_Goal of the exercise_: Copy out the lines below exactly, from the line with "What distance is" through the final line of the records.

Records start

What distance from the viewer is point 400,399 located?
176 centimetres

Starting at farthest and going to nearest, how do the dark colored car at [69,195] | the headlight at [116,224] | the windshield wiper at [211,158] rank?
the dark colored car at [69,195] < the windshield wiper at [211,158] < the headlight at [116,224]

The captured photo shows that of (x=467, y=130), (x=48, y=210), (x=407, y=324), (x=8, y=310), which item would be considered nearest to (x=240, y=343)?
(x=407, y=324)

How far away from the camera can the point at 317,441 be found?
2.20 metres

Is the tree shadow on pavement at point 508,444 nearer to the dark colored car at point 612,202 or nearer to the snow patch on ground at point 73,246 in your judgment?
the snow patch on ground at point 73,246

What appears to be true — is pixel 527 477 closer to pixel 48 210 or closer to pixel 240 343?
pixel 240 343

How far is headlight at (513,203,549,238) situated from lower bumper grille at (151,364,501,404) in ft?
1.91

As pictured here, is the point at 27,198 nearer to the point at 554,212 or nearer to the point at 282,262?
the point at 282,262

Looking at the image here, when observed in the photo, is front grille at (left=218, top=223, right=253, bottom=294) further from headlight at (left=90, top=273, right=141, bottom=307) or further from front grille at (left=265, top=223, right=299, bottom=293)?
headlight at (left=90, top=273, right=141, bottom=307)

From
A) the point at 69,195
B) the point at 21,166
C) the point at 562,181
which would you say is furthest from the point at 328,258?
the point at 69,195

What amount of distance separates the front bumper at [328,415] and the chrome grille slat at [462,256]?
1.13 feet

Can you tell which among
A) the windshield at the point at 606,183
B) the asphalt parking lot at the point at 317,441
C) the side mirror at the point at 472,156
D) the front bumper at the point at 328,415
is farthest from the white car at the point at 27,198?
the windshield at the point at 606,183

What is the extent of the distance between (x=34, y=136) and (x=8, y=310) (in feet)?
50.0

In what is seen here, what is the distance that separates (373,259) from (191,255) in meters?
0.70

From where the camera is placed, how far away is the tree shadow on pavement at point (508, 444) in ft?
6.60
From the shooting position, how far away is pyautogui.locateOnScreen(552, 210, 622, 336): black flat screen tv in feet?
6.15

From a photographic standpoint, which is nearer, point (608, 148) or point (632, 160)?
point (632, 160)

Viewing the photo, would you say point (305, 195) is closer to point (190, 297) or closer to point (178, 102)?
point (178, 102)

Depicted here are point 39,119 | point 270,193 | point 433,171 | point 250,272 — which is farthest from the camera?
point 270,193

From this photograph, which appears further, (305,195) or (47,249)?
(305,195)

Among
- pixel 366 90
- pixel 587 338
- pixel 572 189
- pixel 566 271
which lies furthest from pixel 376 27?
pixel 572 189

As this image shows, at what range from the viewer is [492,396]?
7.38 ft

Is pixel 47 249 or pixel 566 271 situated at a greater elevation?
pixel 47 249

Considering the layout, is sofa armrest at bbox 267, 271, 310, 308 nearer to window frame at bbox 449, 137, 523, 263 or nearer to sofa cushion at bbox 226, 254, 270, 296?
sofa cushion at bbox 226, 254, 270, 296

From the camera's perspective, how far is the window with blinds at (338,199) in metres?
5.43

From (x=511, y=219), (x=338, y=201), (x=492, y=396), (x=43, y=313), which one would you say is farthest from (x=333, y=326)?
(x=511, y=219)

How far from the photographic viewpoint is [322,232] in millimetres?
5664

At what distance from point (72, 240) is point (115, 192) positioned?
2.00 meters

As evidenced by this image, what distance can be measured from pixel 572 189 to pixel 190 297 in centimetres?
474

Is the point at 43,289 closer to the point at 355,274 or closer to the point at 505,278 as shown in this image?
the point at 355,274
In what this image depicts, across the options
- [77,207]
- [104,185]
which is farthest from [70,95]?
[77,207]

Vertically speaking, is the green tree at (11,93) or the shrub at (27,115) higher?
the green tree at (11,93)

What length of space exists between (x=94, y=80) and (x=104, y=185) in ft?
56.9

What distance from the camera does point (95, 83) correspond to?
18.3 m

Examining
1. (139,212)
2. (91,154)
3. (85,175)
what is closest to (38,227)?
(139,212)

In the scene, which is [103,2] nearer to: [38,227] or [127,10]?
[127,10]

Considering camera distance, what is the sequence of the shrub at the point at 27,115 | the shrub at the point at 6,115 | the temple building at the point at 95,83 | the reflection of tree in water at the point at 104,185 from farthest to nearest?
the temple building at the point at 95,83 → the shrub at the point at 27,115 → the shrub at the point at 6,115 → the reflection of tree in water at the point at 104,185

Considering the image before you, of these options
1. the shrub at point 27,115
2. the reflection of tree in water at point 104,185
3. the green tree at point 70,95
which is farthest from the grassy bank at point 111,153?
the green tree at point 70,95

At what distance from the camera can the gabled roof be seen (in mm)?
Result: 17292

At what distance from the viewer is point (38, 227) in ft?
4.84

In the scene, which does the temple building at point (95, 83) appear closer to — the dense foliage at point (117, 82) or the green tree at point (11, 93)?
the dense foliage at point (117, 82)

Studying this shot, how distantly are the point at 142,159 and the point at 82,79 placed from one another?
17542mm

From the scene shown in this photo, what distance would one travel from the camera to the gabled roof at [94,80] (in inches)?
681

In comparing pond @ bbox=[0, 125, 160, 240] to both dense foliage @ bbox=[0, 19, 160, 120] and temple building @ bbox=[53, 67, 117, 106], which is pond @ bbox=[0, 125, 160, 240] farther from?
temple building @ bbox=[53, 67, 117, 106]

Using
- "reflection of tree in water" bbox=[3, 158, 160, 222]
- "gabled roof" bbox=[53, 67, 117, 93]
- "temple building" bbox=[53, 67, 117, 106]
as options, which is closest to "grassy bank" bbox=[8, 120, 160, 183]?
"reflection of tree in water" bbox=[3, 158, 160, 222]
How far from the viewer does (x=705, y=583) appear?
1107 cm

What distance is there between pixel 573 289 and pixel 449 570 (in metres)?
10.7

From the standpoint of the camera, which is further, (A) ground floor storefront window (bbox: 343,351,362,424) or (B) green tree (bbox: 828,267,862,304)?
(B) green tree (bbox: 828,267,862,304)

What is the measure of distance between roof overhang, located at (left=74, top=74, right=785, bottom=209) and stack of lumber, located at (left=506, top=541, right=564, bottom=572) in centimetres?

Records end

_Complete response_:
What distance is there between pixel 573 289 and pixel 449 570 (in metres)?
10.7

From the standpoint of the camera, which is further, (A) ground floor storefront window (bbox: 343,351,362,424) or (B) green tree (bbox: 828,267,862,304)?
(B) green tree (bbox: 828,267,862,304)

What is the measure of distance between roof overhang, located at (left=74, top=74, right=785, bottom=209) and stack of lumber, located at (left=506, top=541, right=564, bottom=572) in centimetres?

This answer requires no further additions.